Isaac Newton deserves his place at the pinnacle of scientific achievement, but Robert Hooke should also be up there in the celestial, scientific stratosphere at the right hand of the Eternal Flame of Science: in both cases, the child was father to the man; Hooke was an outward looking, argumentative personality with a fierce determination to claim credit which he thought was rightfully his, while Newton was a secretive obsessive, who found it tiresome and difficult mixing with the “real world” and liked nothing better than his own company as he disappeared inside his thoughts.
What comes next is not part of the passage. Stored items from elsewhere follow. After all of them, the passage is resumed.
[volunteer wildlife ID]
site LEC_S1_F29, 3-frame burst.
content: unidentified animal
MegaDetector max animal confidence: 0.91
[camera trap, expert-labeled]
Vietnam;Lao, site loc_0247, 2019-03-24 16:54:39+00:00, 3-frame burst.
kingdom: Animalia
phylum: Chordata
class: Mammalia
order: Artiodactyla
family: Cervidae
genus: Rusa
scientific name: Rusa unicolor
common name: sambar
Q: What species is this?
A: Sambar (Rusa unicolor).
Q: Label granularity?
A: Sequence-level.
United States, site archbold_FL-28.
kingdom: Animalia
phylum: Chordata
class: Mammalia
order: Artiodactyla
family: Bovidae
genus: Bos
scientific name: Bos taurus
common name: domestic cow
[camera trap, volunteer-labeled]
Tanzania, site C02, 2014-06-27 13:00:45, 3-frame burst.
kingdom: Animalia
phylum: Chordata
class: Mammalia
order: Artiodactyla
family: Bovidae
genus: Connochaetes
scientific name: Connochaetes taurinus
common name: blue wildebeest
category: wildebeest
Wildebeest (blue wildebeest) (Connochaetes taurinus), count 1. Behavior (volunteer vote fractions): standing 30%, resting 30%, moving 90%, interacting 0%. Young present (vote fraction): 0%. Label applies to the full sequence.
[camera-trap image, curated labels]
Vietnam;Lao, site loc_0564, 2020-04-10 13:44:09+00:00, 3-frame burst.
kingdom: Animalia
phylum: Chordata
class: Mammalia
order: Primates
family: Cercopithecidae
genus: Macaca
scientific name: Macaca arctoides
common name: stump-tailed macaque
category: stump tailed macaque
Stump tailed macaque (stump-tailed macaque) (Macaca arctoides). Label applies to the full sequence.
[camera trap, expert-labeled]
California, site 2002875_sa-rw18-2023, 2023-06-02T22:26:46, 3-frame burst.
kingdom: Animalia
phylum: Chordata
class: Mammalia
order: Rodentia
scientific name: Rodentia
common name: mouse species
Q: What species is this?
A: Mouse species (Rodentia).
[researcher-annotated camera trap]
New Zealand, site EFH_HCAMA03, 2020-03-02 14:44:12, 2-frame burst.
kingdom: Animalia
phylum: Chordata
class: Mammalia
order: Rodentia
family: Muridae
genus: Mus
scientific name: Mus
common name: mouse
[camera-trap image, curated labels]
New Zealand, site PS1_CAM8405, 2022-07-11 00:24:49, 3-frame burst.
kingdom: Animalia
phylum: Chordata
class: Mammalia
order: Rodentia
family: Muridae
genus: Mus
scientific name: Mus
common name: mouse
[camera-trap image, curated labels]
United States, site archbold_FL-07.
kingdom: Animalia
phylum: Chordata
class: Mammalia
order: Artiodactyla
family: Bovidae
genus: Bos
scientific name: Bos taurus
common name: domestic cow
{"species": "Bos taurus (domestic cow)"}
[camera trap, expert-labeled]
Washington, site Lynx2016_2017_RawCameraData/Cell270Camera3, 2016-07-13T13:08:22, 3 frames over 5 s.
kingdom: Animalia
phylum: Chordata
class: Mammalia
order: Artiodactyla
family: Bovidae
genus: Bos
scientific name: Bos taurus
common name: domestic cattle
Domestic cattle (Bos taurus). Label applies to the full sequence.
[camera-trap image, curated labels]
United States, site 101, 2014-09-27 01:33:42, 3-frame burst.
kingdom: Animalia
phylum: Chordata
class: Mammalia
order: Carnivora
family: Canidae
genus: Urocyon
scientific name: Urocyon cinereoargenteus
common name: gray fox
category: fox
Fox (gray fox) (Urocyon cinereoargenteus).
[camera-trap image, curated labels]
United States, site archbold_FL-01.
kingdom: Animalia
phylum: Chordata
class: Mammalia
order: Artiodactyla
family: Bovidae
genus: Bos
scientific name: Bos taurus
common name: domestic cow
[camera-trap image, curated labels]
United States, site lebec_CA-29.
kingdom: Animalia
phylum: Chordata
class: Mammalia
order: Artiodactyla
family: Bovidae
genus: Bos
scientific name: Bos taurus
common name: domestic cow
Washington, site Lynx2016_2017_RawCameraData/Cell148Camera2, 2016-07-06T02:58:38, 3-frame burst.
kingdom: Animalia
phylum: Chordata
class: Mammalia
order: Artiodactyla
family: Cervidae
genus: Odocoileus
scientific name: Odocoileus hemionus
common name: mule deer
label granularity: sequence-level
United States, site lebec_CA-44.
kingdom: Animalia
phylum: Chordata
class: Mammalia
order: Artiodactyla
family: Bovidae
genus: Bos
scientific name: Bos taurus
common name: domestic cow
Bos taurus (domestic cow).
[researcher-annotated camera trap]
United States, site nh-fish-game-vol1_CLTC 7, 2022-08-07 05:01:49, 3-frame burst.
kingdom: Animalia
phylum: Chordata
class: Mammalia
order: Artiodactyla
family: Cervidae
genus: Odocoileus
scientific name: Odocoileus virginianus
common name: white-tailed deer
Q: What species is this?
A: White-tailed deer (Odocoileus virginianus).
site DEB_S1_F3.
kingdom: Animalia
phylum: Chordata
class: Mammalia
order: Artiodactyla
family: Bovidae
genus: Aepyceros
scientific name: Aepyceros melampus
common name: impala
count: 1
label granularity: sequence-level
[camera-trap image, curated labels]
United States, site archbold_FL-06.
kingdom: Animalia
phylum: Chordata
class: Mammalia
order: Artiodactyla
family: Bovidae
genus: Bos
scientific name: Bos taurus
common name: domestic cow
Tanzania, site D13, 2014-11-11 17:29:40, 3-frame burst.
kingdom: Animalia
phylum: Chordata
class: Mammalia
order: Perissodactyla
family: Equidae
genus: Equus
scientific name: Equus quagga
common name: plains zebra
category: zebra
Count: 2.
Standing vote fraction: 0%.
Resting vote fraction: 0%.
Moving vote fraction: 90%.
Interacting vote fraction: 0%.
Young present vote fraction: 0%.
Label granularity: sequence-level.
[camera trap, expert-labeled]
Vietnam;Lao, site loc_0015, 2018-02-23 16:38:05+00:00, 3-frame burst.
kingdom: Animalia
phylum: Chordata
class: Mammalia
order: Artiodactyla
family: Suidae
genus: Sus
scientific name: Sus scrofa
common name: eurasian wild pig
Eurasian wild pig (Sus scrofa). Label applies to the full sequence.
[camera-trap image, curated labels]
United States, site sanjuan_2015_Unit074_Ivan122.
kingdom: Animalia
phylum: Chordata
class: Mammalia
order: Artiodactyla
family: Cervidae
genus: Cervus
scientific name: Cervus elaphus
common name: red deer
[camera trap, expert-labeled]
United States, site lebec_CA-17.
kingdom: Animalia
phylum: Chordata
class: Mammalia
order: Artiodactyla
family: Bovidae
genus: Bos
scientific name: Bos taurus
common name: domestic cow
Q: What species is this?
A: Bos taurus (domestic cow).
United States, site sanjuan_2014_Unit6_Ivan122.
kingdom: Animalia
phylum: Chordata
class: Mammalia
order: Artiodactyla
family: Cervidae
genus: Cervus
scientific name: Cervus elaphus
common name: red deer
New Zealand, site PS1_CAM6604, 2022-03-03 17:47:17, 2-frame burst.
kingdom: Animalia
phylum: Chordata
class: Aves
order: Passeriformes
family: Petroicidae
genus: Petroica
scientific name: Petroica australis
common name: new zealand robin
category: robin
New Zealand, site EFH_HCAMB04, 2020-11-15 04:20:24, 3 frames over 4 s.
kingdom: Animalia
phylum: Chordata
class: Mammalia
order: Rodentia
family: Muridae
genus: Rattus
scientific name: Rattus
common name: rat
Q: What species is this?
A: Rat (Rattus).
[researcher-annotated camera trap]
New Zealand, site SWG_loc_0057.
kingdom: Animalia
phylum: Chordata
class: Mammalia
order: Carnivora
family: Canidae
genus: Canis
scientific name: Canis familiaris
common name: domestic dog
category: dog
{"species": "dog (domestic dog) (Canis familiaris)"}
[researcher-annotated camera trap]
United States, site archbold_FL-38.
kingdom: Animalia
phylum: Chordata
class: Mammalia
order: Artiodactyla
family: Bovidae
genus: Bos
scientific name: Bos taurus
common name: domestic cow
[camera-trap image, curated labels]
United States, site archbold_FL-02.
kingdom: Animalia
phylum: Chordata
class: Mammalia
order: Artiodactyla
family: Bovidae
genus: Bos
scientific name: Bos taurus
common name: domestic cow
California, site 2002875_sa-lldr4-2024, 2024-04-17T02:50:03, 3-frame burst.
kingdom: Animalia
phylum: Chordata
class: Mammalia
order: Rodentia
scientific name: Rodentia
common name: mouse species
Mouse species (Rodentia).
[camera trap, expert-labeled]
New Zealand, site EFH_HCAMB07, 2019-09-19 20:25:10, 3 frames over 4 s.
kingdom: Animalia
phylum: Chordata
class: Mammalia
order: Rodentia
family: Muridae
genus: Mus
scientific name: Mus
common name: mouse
In a way Newton was right when he wrote about “……standing upon the shoulders of giants.” Every generation builds upon the experience of the previous one, and it`s no different in the world of science: we progress by a series of building blocks, one upon the other until someone of absolute genius comes along and sees something hidden from others…………
“Though I speak with the tongues of men and angels, and have not charity, I am become as sounding brass, or a tinkling cymbal.
And though I have the gift of prophecy, and understand all mysteries, and all knowledge; and though I have all faith, so that I could remove mountains, and have not charity, I am nothing.
……….For now, we see through a glass, darkly, but then face to face: now I know in part; but then shall I know even as also I am known.”
~~ Corinthians 13 ~~
We see through a glass, darkly at what is and can be: with the help of the spark of genius, we are allowed from time to time, for a fleeting moment, the chance to stand upon the shoulders of giants and see further than we have done before.”